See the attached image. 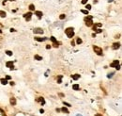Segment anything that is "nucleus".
I'll use <instances>...</instances> for the list:
<instances>
[{
  "mask_svg": "<svg viewBox=\"0 0 122 116\" xmlns=\"http://www.w3.org/2000/svg\"><path fill=\"white\" fill-rule=\"evenodd\" d=\"M73 30H74L73 28H68V29H66L65 33H66V35L68 36V38H72V37L74 36V31H73Z\"/></svg>",
  "mask_w": 122,
  "mask_h": 116,
  "instance_id": "1",
  "label": "nucleus"
},
{
  "mask_svg": "<svg viewBox=\"0 0 122 116\" xmlns=\"http://www.w3.org/2000/svg\"><path fill=\"white\" fill-rule=\"evenodd\" d=\"M85 22H86V27H91L92 25H93V21H92V16H89V15H87L85 19Z\"/></svg>",
  "mask_w": 122,
  "mask_h": 116,
  "instance_id": "2",
  "label": "nucleus"
},
{
  "mask_svg": "<svg viewBox=\"0 0 122 116\" xmlns=\"http://www.w3.org/2000/svg\"><path fill=\"white\" fill-rule=\"evenodd\" d=\"M93 49H94V51H95V53L97 54V55H99V56H102V49L101 48V47H99V46H93Z\"/></svg>",
  "mask_w": 122,
  "mask_h": 116,
  "instance_id": "3",
  "label": "nucleus"
},
{
  "mask_svg": "<svg viewBox=\"0 0 122 116\" xmlns=\"http://www.w3.org/2000/svg\"><path fill=\"white\" fill-rule=\"evenodd\" d=\"M111 67H116V69L119 70L120 69V65H119V60H114L111 64H110Z\"/></svg>",
  "mask_w": 122,
  "mask_h": 116,
  "instance_id": "4",
  "label": "nucleus"
},
{
  "mask_svg": "<svg viewBox=\"0 0 122 116\" xmlns=\"http://www.w3.org/2000/svg\"><path fill=\"white\" fill-rule=\"evenodd\" d=\"M50 40L53 42V45L55 46V47H58V45H59V44H58V42L56 41V39L54 37V36H52L51 38H50Z\"/></svg>",
  "mask_w": 122,
  "mask_h": 116,
  "instance_id": "5",
  "label": "nucleus"
},
{
  "mask_svg": "<svg viewBox=\"0 0 122 116\" xmlns=\"http://www.w3.org/2000/svg\"><path fill=\"white\" fill-rule=\"evenodd\" d=\"M34 33L35 34H43V32H44V30L42 29H40V28H36V29H34Z\"/></svg>",
  "mask_w": 122,
  "mask_h": 116,
  "instance_id": "6",
  "label": "nucleus"
},
{
  "mask_svg": "<svg viewBox=\"0 0 122 116\" xmlns=\"http://www.w3.org/2000/svg\"><path fill=\"white\" fill-rule=\"evenodd\" d=\"M31 17H32V13H31V12H27V13H25V14H24V18H25L26 21H30Z\"/></svg>",
  "mask_w": 122,
  "mask_h": 116,
  "instance_id": "7",
  "label": "nucleus"
},
{
  "mask_svg": "<svg viewBox=\"0 0 122 116\" xmlns=\"http://www.w3.org/2000/svg\"><path fill=\"white\" fill-rule=\"evenodd\" d=\"M6 65H7V67L10 68V70H13V69H14V65H13V62H12V61H8V62L6 63Z\"/></svg>",
  "mask_w": 122,
  "mask_h": 116,
  "instance_id": "8",
  "label": "nucleus"
},
{
  "mask_svg": "<svg viewBox=\"0 0 122 116\" xmlns=\"http://www.w3.org/2000/svg\"><path fill=\"white\" fill-rule=\"evenodd\" d=\"M36 101L39 102V103H41V105H44V104H45V100H44V98H43V97H39V98H37V99H36Z\"/></svg>",
  "mask_w": 122,
  "mask_h": 116,
  "instance_id": "9",
  "label": "nucleus"
},
{
  "mask_svg": "<svg viewBox=\"0 0 122 116\" xmlns=\"http://www.w3.org/2000/svg\"><path fill=\"white\" fill-rule=\"evenodd\" d=\"M35 40L38 41V42H44V41L47 40V38L46 37H43V38H41V37H35Z\"/></svg>",
  "mask_w": 122,
  "mask_h": 116,
  "instance_id": "10",
  "label": "nucleus"
},
{
  "mask_svg": "<svg viewBox=\"0 0 122 116\" xmlns=\"http://www.w3.org/2000/svg\"><path fill=\"white\" fill-rule=\"evenodd\" d=\"M119 47H120V44L119 43H115V44H113V49H115V50L118 49Z\"/></svg>",
  "mask_w": 122,
  "mask_h": 116,
  "instance_id": "11",
  "label": "nucleus"
},
{
  "mask_svg": "<svg viewBox=\"0 0 122 116\" xmlns=\"http://www.w3.org/2000/svg\"><path fill=\"white\" fill-rule=\"evenodd\" d=\"M102 26V25L101 23H98V24H95V26L93 27V30H94V31H96V30H97V29H98V28H101Z\"/></svg>",
  "mask_w": 122,
  "mask_h": 116,
  "instance_id": "12",
  "label": "nucleus"
},
{
  "mask_svg": "<svg viewBox=\"0 0 122 116\" xmlns=\"http://www.w3.org/2000/svg\"><path fill=\"white\" fill-rule=\"evenodd\" d=\"M35 14L38 16V18H41V16H42V12H39V11H37V12H35Z\"/></svg>",
  "mask_w": 122,
  "mask_h": 116,
  "instance_id": "13",
  "label": "nucleus"
},
{
  "mask_svg": "<svg viewBox=\"0 0 122 116\" xmlns=\"http://www.w3.org/2000/svg\"><path fill=\"white\" fill-rule=\"evenodd\" d=\"M10 104H11L12 106H15L16 105V99L14 98V97H11L10 100Z\"/></svg>",
  "mask_w": 122,
  "mask_h": 116,
  "instance_id": "14",
  "label": "nucleus"
},
{
  "mask_svg": "<svg viewBox=\"0 0 122 116\" xmlns=\"http://www.w3.org/2000/svg\"><path fill=\"white\" fill-rule=\"evenodd\" d=\"M71 77H72V79H74V80H77V79H79V78H80V75H78V74H75V75H71Z\"/></svg>",
  "mask_w": 122,
  "mask_h": 116,
  "instance_id": "15",
  "label": "nucleus"
},
{
  "mask_svg": "<svg viewBox=\"0 0 122 116\" xmlns=\"http://www.w3.org/2000/svg\"><path fill=\"white\" fill-rule=\"evenodd\" d=\"M60 110L61 111H63V112H65V113H70V112H69V110H68V109H67V108H65V107H63Z\"/></svg>",
  "mask_w": 122,
  "mask_h": 116,
  "instance_id": "16",
  "label": "nucleus"
},
{
  "mask_svg": "<svg viewBox=\"0 0 122 116\" xmlns=\"http://www.w3.org/2000/svg\"><path fill=\"white\" fill-rule=\"evenodd\" d=\"M72 89H73L74 91H78V90L80 89V86H79L78 84H74V85L72 86Z\"/></svg>",
  "mask_w": 122,
  "mask_h": 116,
  "instance_id": "17",
  "label": "nucleus"
},
{
  "mask_svg": "<svg viewBox=\"0 0 122 116\" xmlns=\"http://www.w3.org/2000/svg\"><path fill=\"white\" fill-rule=\"evenodd\" d=\"M6 15H7V13H6L5 12H3V11H0V16H1V17L5 18V17H6Z\"/></svg>",
  "mask_w": 122,
  "mask_h": 116,
  "instance_id": "18",
  "label": "nucleus"
},
{
  "mask_svg": "<svg viewBox=\"0 0 122 116\" xmlns=\"http://www.w3.org/2000/svg\"><path fill=\"white\" fill-rule=\"evenodd\" d=\"M0 81H1V83H2L3 85H6V84L8 83V81H7V79H6V78H3V79H0Z\"/></svg>",
  "mask_w": 122,
  "mask_h": 116,
  "instance_id": "19",
  "label": "nucleus"
},
{
  "mask_svg": "<svg viewBox=\"0 0 122 116\" xmlns=\"http://www.w3.org/2000/svg\"><path fill=\"white\" fill-rule=\"evenodd\" d=\"M35 59H37V60H42V57H41V56H39V55H35Z\"/></svg>",
  "mask_w": 122,
  "mask_h": 116,
  "instance_id": "20",
  "label": "nucleus"
},
{
  "mask_svg": "<svg viewBox=\"0 0 122 116\" xmlns=\"http://www.w3.org/2000/svg\"><path fill=\"white\" fill-rule=\"evenodd\" d=\"M62 77H63L62 75H58V76H57V83L60 84L61 82H62Z\"/></svg>",
  "mask_w": 122,
  "mask_h": 116,
  "instance_id": "21",
  "label": "nucleus"
},
{
  "mask_svg": "<svg viewBox=\"0 0 122 116\" xmlns=\"http://www.w3.org/2000/svg\"><path fill=\"white\" fill-rule=\"evenodd\" d=\"M29 10H30V11H35V6H34L33 4H30V5H29Z\"/></svg>",
  "mask_w": 122,
  "mask_h": 116,
  "instance_id": "22",
  "label": "nucleus"
},
{
  "mask_svg": "<svg viewBox=\"0 0 122 116\" xmlns=\"http://www.w3.org/2000/svg\"><path fill=\"white\" fill-rule=\"evenodd\" d=\"M76 43H77V44H81L82 43H83V41H82V39H80V38H77Z\"/></svg>",
  "mask_w": 122,
  "mask_h": 116,
  "instance_id": "23",
  "label": "nucleus"
},
{
  "mask_svg": "<svg viewBox=\"0 0 122 116\" xmlns=\"http://www.w3.org/2000/svg\"><path fill=\"white\" fill-rule=\"evenodd\" d=\"M6 54H7L8 56H12L13 53H12L11 51H10V50H7V51H6Z\"/></svg>",
  "mask_w": 122,
  "mask_h": 116,
  "instance_id": "24",
  "label": "nucleus"
},
{
  "mask_svg": "<svg viewBox=\"0 0 122 116\" xmlns=\"http://www.w3.org/2000/svg\"><path fill=\"white\" fill-rule=\"evenodd\" d=\"M81 12H82V13H84V14L88 15V11H87V10H86H86H82V11H81Z\"/></svg>",
  "mask_w": 122,
  "mask_h": 116,
  "instance_id": "25",
  "label": "nucleus"
},
{
  "mask_svg": "<svg viewBox=\"0 0 122 116\" xmlns=\"http://www.w3.org/2000/svg\"><path fill=\"white\" fill-rule=\"evenodd\" d=\"M66 18V15L65 14H61L60 16H59V19H61V20H63V19H65Z\"/></svg>",
  "mask_w": 122,
  "mask_h": 116,
  "instance_id": "26",
  "label": "nucleus"
},
{
  "mask_svg": "<svg viewBox=\"0 0 122 116\" xmlns=\"http://www.w3.org/2000/svg\"><path fill=\"white\" fill-rule=\"evenodd\" d=\"M114 74H115V73H111V74H108V75H107V77H108V78H110V77H112Z\"/></svg>",
  "mask_w": 122,
  "mask_h": 116,
  "instance_id": "27",
  "label": "nucleus"
},
{
  "mask_svg": "<svg viewBox=\"0 0 122 116\" xmlns=\"http://www.w3.org/2000/svg\"><path fill=\"white\" fill-rule=\"evenodd\" d=\"M86 10H87V11H90L91 6H90V5H86Z\"/></svg>",
  "mask_w": 122,
  "mask_h": 116,
  "instance_id": "28",
  "label": "nucleus"
},
{
  "mask_svg": "<svg viewBox=\"0 0 122 116\" xmlns=\"http://www.w3.org/2000/svg\"><path fill=\"white\" fill-rule=\"evenodd\" d=\"M64 105H65V106H67V107H71V106L69 103H67V102H64Z\"/></svg>",
  "mask_w": 122,
  "mask_h": 116,
  "instance_id": "29",
  "label": "nucleus"
},
{
  "mask_svg": "<svg viewBox=\"0 0 122 116\" xmlns=\"http://www.w3.org/2000/svg\"><path fill=\"white\" fill-rule=\"evenodd\" d=\"M102 31V30L101 29H97V30H96V32H97V33H101Z\"/></svg>",
  "mask_w": 122,
  "mask_h": 116,
  "instance_id": "30",
  "label": "nucleus"
},
{
  "mask_svg": "<svg viewBox=\"0 0 122 116\" xmlns=\"http://www.w3.org/2000/svg\"><path fill=\"white\" fill-rule=\"evenodd\" d=\"M87 1H88V0H82V3H83V4H86Z\"/></svg>",
  "mask_w": 122,
  "mask_h": 116,
  "instance_id": "31",
  "label": "nucleus"
},
{
  "mask_svg": "<svg viewBox=\"0 0 122 116\" xmlns=\"http://www.w3.org/2000/svg\"><path fill=\"white\" fill-rule=\"evenodd\" d=\"M0 111H1V112H2V115H3V116H6V115H5V114H4V111H3V110H1V109H0Z\"/></svg>",
  "mask_w": 122,
  "mask_h": 116,
  "instance_id": "32",
  "label": "nucleus"
},
{
  "mask_svg": "<svg viewBox=\"0 0 122 116\" xmlns=\"http://www.w3.org/2000/svg\"><path fill=\"white\" fill-rule=\"evenodd\" d=\"M6 79H10V75H7V76H6Z\"/></svg>",
  "mask_w": 122,
  "mask_h": 116,
  "instance_id": "33",
  "label": "nucleus"
},
{
  "mask_svg": "<svg viewBox=\"0 0 122 116\" xmlns=\"http://www.w3.org/2000/svg\"><path fill=\"white\" fill-rule=\"evenodd\" d=\"M46 48H47V49H50V48H51V45H47Z\"/></svg>",
  "mask_w": 122,
  "mask_h": 116,
  "instance_id": "34",
  "label": "nucleus"
},
{
  "mask_svg": "<svg viewBox=\"0 0 122 116\" xmlns=\"http://www.w3.org/2000/svg\"><path fill=\"white\" fill-rule=\"evenodd\" d=\"M74 44H75V43H74V41H71V45H72V46H73V45H74Z\"/></svg>",
  "mask_w": 122,
  "mask_h": 116,
  "instance_id": "35",
  "label": "nucleus"
},
{
  "mask_svg": "<svg viewBox=\"0 0 122 116\" xmlns=\"http://www.w3.org/2000/svg\"><path fill=\"white\" fill-rule=\"evenodd\" d=\"M10 31H11V32H14V31H16V30L14 29H10Z\"/></svg>",
  "mask_w": 122,
  "mask_h": 116,
  "instance_id": "36",
  "label": "nucleus"
},
{
  "mask_svg": "<svg viewBox=\"0 0 122 116\" xmlns=\"http://www.w3.org/2000/svg\"><path fill=\"white\" fill-rule=\"evenodd\" d=\"M40 111H41V113H43V112H44V110H42V109H41V110H40Z\"/></svg>",
  "mask_w": 122,
  "mask_h": 116,
  "instance_id": "37",
  "label": "nucleus"
},
{
  "mask_svg": "<svg viewBox=\"0 0 122 116\" xmlns=\"http://www.w3.org/2000/svg\"><path fill=\"white\" fill-rule=\"evenodd\" d=\"M95 116H102V114H96Z\"/></svg>",
  "mask_w": 122,
  "mask_h": 116,
  "instance_id": "38",
  "label": "nucleus"
},
{
  "mask_svg": "<svg viewBox=\"0 0 122 116\" xmlns=\"http://www.w3.org/2000/svg\"><path fill=\"white\" fill-rule=\"evenodd\" d=\"M114 0H108V2H113Z\"/></svg>",
  "mask_w": 122,
  "mask_h": 116,
  "instance_id": "39",
  "label": "nucleus"
},
{
  "mask_svg": "<svg viewBox=\"0 0 122 116\" xmlns=\"http://www.w3.org/2000/svg\"><path fill=\"white\" fill-rule=\"evenodd\" d=\"M76 116H82V115H81V114H77Z\"/></svg>",
  "mask_w": 122,
  "mask_h": 116,
  "instance_id": "40",
  "label": "nucleus"
},
{
  "mask_svg": "<svg viewBox=\"0 0 122 116\" xmlns=\"http://www.w3.org/2000/svg\"><path fill=\"white\" fill-rule=\"evenodd\" d=\"M0 33H2V31H1V30H0Z\"/></svg>",
  "mask_w": 122,
  "mask_h": 116,
  "instance_id": "41",
  "label": "nucleus"
},
{
  "mask_svg": "<svg viewBox=\"0 0 122 116\" xmlns=\"http://www.w3.org/2000/svg\"><path fill=\"white\" fill-rule=\"evenodd\" d=\"M0 27H2V25H1V24H0Z\"/></svg>",
  "mask_w": 122,
  "mask_h": 116,
  "instance_id": "42",
  "label": "nucleus"
}]
</instances>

========

Give only the number of lines in the entries above that contain the string "instances".

3